Your answer should be every line below that includes the word "site".

● ● ● ● ● ● ●

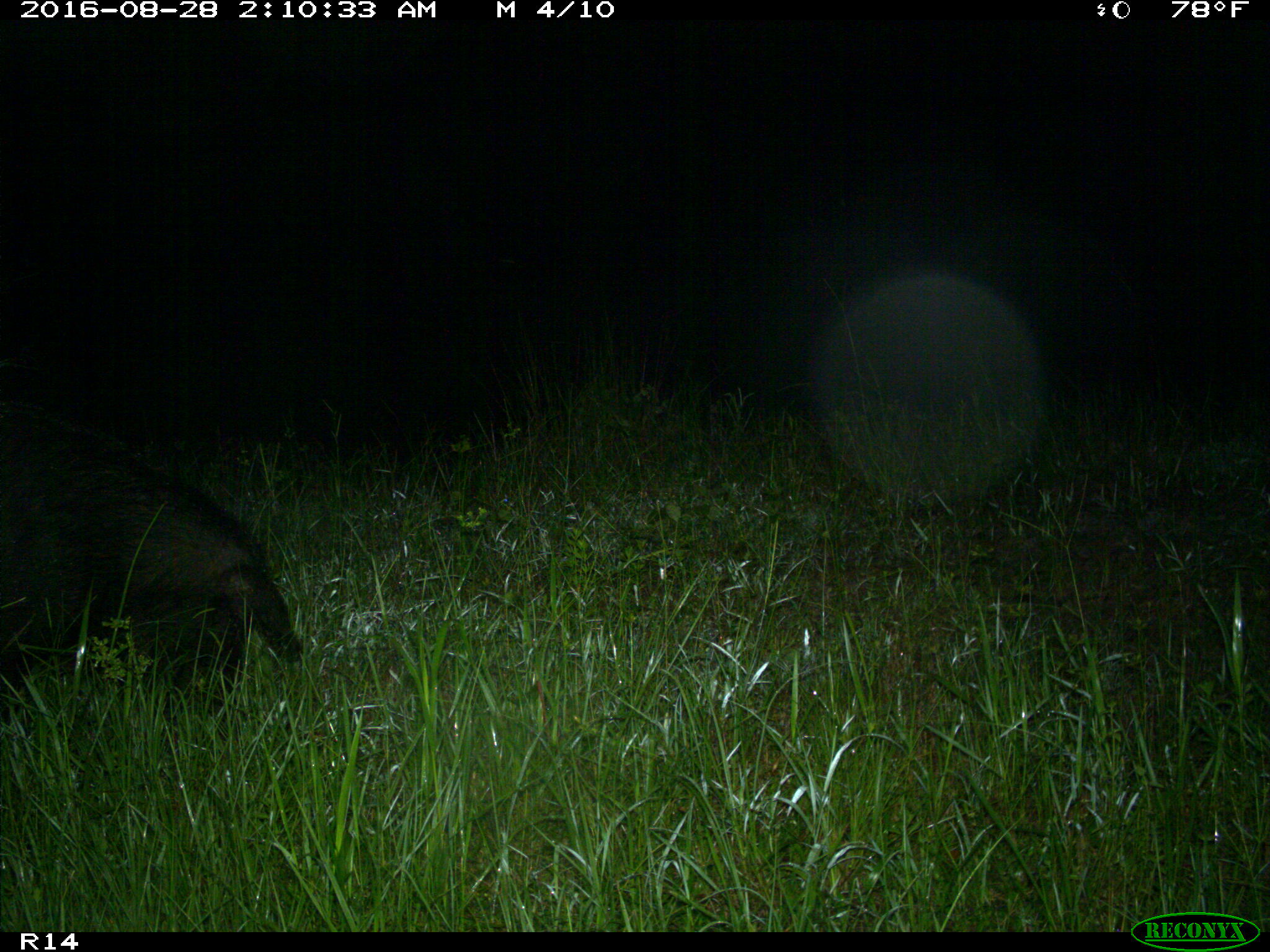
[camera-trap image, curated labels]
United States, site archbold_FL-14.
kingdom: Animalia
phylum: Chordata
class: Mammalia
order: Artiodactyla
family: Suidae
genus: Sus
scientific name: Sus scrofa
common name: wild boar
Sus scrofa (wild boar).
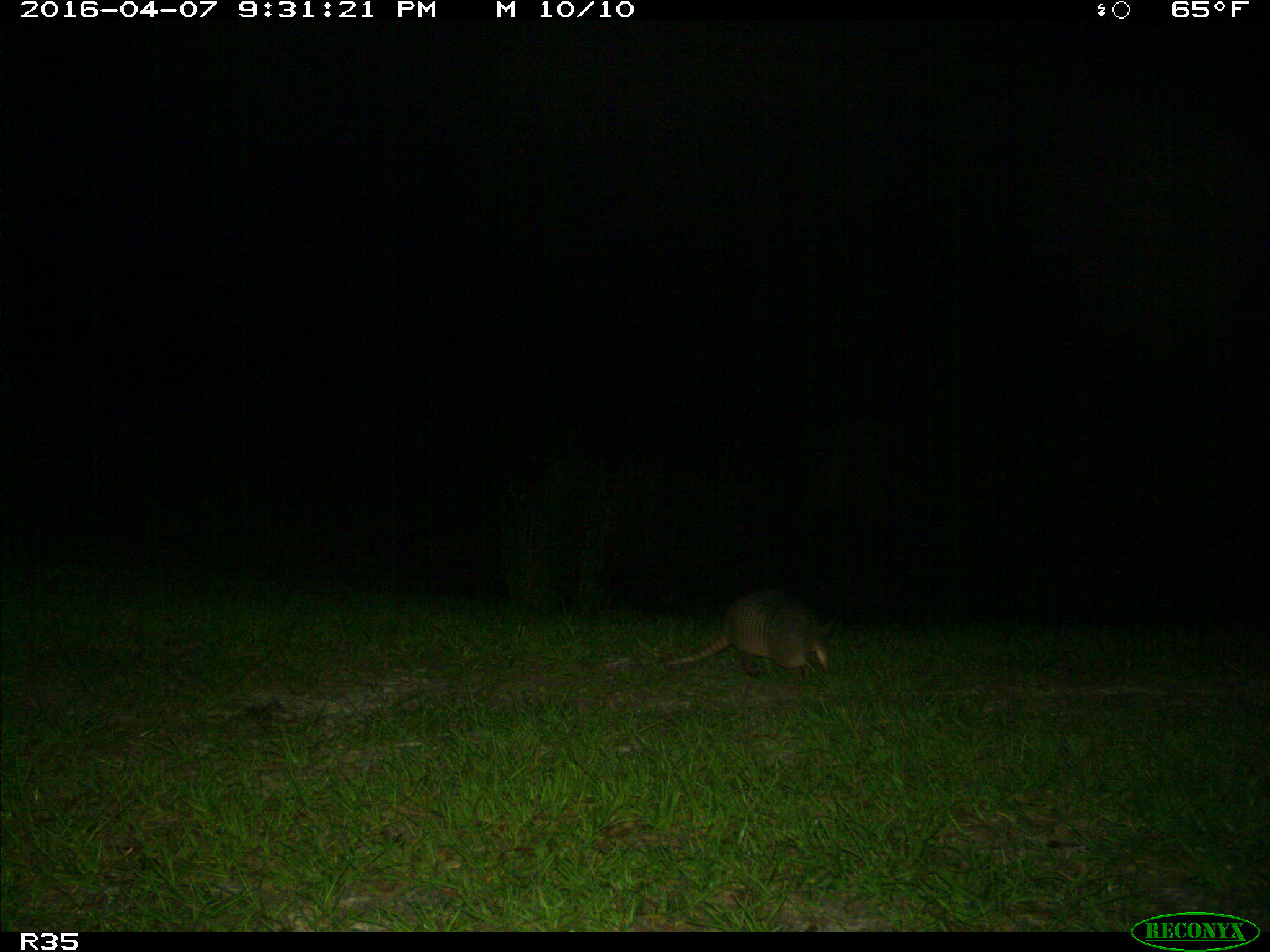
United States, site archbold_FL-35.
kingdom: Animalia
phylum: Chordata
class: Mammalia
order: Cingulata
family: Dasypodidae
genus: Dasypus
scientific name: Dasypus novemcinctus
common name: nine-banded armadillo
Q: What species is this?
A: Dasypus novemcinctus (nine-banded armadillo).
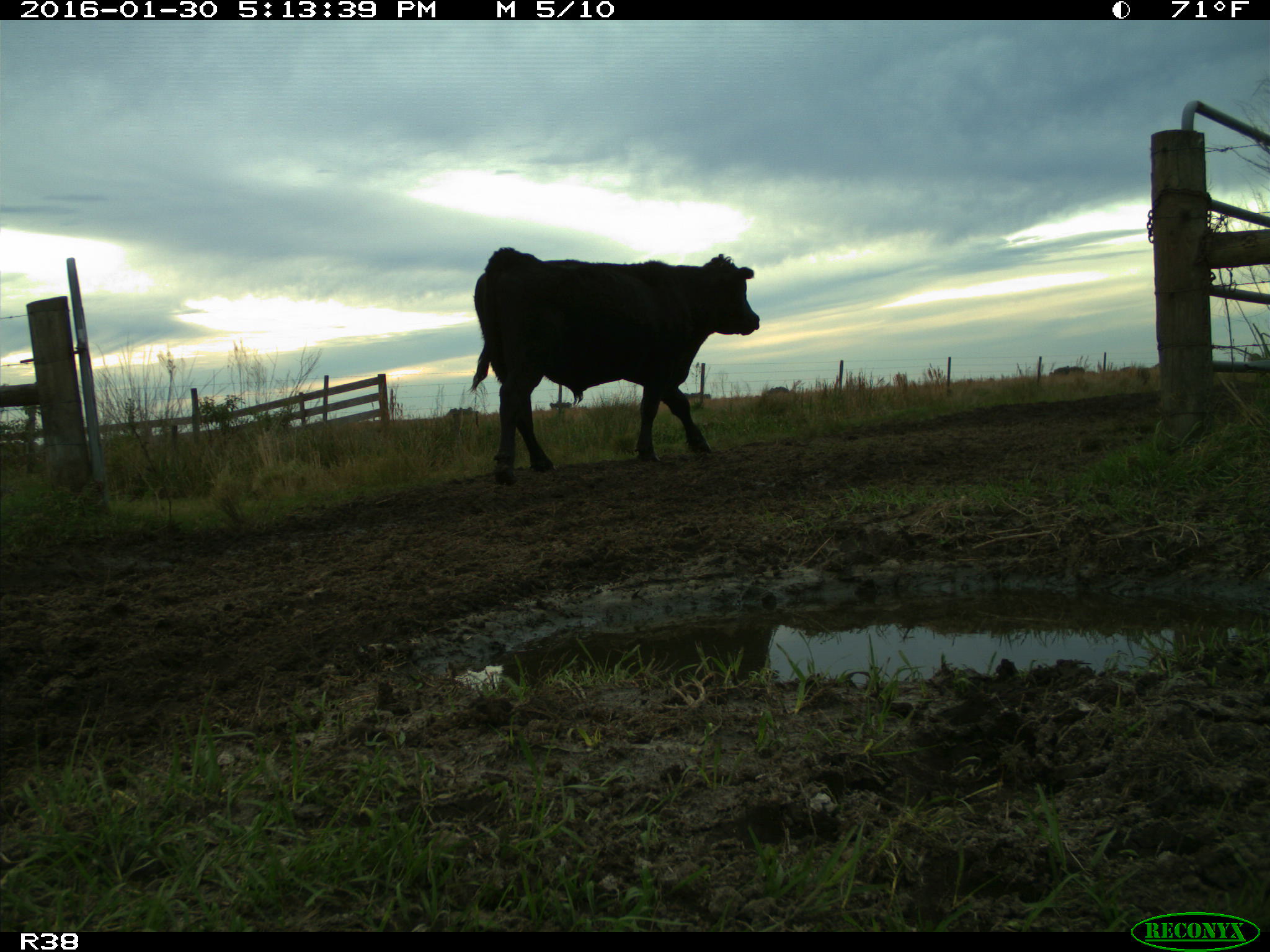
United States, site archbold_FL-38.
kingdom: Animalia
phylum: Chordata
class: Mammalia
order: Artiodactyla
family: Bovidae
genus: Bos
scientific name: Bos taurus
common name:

● ● ● ● ● ● ●

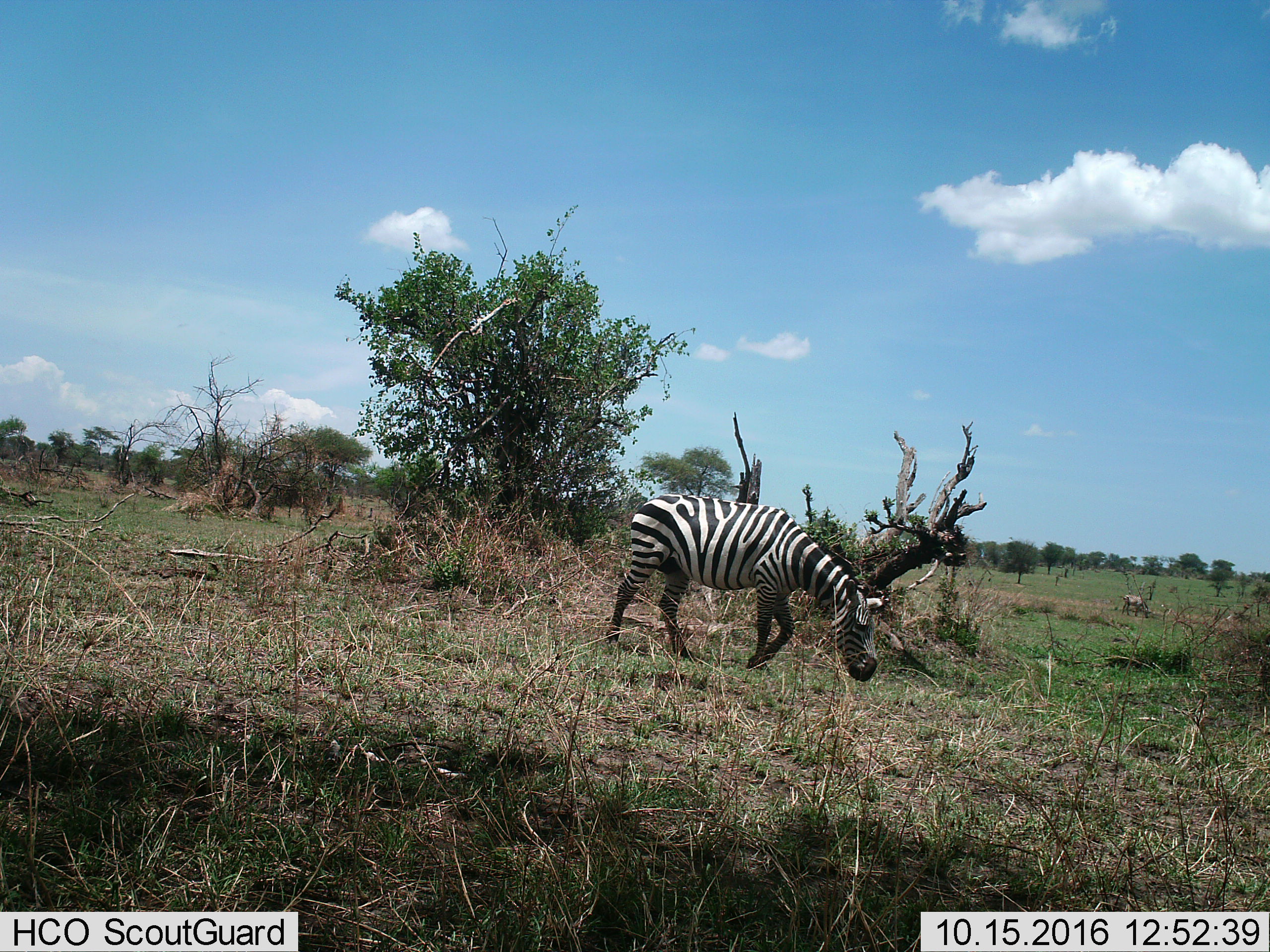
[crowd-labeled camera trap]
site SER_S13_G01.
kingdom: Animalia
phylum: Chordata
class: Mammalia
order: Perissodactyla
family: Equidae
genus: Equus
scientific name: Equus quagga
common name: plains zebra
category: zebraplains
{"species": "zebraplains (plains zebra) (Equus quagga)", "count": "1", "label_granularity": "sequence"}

● ● ● ● ● ● ●

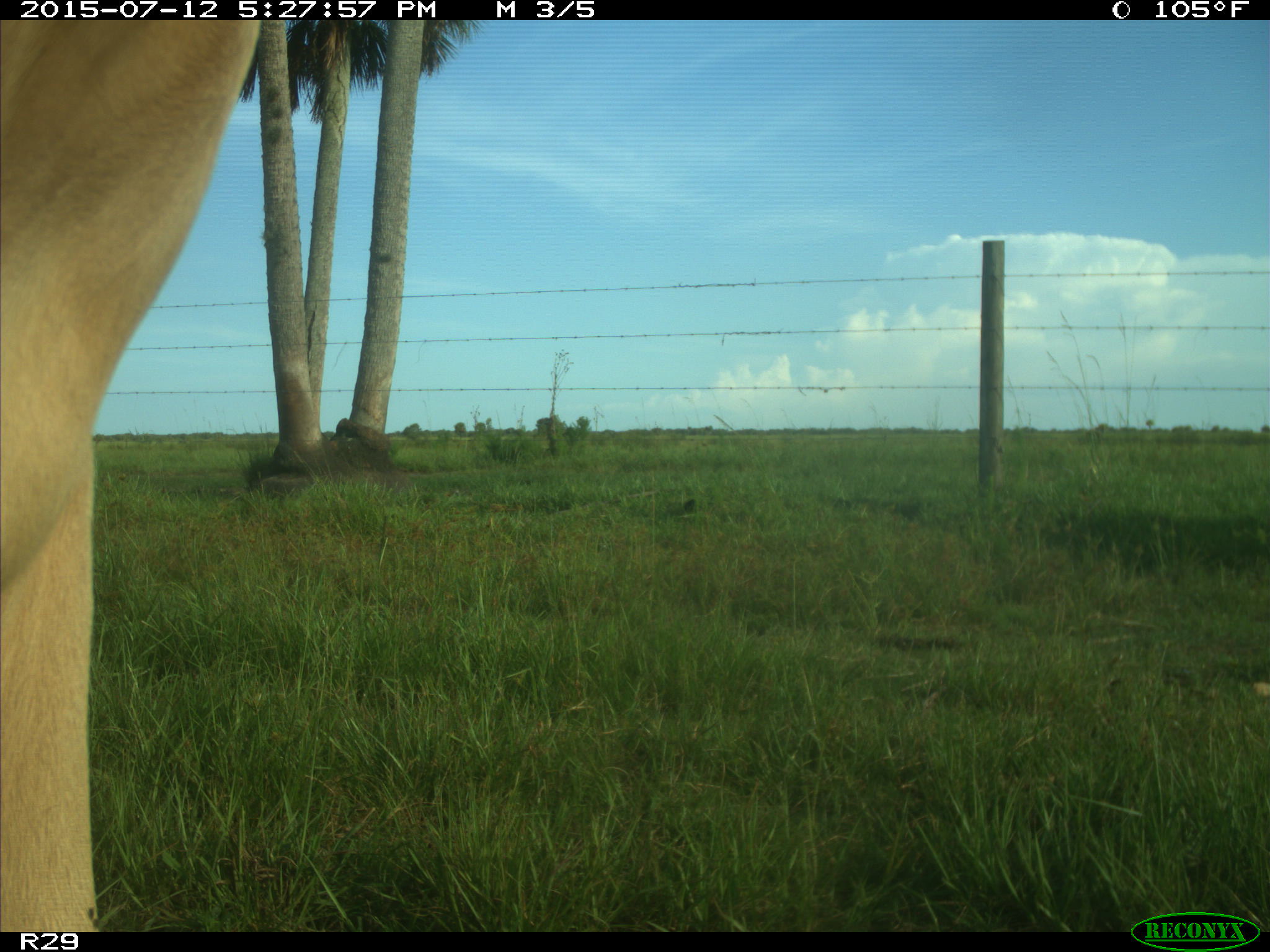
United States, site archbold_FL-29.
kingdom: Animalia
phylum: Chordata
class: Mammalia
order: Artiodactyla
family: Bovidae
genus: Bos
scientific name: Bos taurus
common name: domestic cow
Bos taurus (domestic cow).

● ● ● ● ● ● ●

- ANSWER BELOW:
United States, site archbold_FL-14.
United States, site archbold_FL-35.
United States, site archbold_FL-38.
site SER_S13_G01.
United States, site archbold_FL-29.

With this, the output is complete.